Per molti maschi essere maschi è una malattia, la cognizione che ogni donna appartenga solamente a se stessa li fa impazzire di paura.
Escono di senno di fronte al fiorire della libertà. Il controllo delle donne, che è stata l’ossessione ideologica, millenaria, della società patriarcale, non è più determinabile per legge: almeno in quel pezzo di mondo che chiamiamo Occidente, il patriarcato è una forma morta.
Ma la sostanza no, non è morta. Il maschio, che ha perso la sua presa istituzionale sulla persona donna, per disperazione si affida alla presa fisica. Minaccia, urla, picchia e ammazza.
Anche parecchi maschi hanno festeggiato e si sono sentiti meglio, sulle macerie di un ordine che era fondato sulla sottomissione della metà del genere umano (altrove, verso Sud e verso Est, quel muro è ancora Legge).
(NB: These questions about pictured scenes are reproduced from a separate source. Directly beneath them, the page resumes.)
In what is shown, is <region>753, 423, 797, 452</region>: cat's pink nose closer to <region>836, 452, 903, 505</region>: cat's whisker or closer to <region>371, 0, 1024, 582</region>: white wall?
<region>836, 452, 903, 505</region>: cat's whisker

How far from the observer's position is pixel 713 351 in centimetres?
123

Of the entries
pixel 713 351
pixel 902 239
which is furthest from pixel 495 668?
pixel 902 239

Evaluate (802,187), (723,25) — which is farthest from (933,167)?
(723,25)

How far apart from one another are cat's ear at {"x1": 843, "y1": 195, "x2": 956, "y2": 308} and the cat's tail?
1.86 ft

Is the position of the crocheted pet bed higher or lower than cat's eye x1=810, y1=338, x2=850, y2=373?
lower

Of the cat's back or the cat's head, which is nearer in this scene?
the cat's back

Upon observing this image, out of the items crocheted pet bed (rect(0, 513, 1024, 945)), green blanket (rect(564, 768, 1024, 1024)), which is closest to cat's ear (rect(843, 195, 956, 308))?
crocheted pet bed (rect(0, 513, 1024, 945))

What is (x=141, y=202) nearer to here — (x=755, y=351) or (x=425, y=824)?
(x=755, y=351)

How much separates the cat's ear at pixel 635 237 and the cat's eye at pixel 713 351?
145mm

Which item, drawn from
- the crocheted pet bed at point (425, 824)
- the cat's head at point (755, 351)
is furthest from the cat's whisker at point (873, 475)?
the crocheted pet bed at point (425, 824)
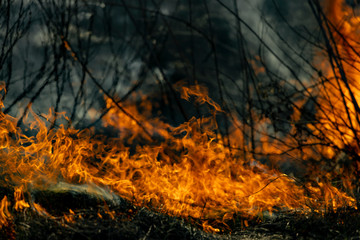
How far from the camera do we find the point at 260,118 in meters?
4.97

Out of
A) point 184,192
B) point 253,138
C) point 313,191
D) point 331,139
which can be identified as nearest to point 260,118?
point 253,138

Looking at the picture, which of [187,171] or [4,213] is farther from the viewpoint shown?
[187,171]

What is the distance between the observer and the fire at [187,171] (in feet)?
10.3

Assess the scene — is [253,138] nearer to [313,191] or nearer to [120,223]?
[313,191]

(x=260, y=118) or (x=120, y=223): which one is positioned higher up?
(x=260, y=118)

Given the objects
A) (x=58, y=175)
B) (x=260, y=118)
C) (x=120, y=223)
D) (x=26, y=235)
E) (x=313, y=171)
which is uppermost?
(x=260, y=118)

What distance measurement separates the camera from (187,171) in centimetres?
396

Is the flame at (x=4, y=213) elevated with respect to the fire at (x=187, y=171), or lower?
lower

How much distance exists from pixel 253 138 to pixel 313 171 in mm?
1041

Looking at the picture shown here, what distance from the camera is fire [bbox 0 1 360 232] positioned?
3137mm

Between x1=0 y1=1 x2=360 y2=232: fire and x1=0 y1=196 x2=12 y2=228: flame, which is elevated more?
x1=0 y1=1 x2=360 y2=232: fire

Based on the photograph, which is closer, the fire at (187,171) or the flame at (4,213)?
the flame at (4,213)

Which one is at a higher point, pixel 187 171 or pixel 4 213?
pixel 187 171

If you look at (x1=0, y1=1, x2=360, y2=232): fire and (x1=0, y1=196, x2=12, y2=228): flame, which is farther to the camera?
(x1=0, y1=1, x2=360, y2=232): fire
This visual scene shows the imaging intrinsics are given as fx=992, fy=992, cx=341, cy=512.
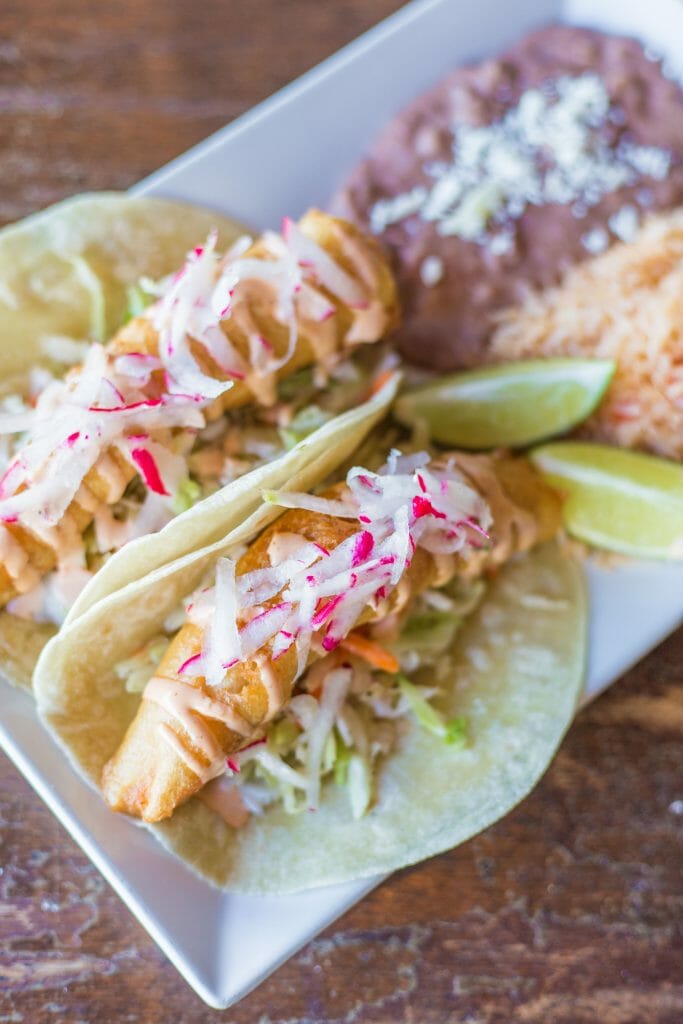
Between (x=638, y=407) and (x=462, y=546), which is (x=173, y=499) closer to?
(x=462, y=546)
Ma altri maschi, in mezzo a noi, quella Legge se la portano dentro, l’hanno introiettata, è la sola maniera con la quale riescono a rapportarsi alle donne: “o sei mia, o non hai il diritto di esistere”.
Colpisce, ferisce che un ragazzo nato dopo il Duemila possa averlo fatto. Non un vecchio patriarca spodestato, non un bullo conclamato, non un capobranco. No, uno studente dalla faccia gentile, figlio dei nostri tempi. Non si riesce nemmeno a odiarlo. Non si trova mezza parola da dirgli.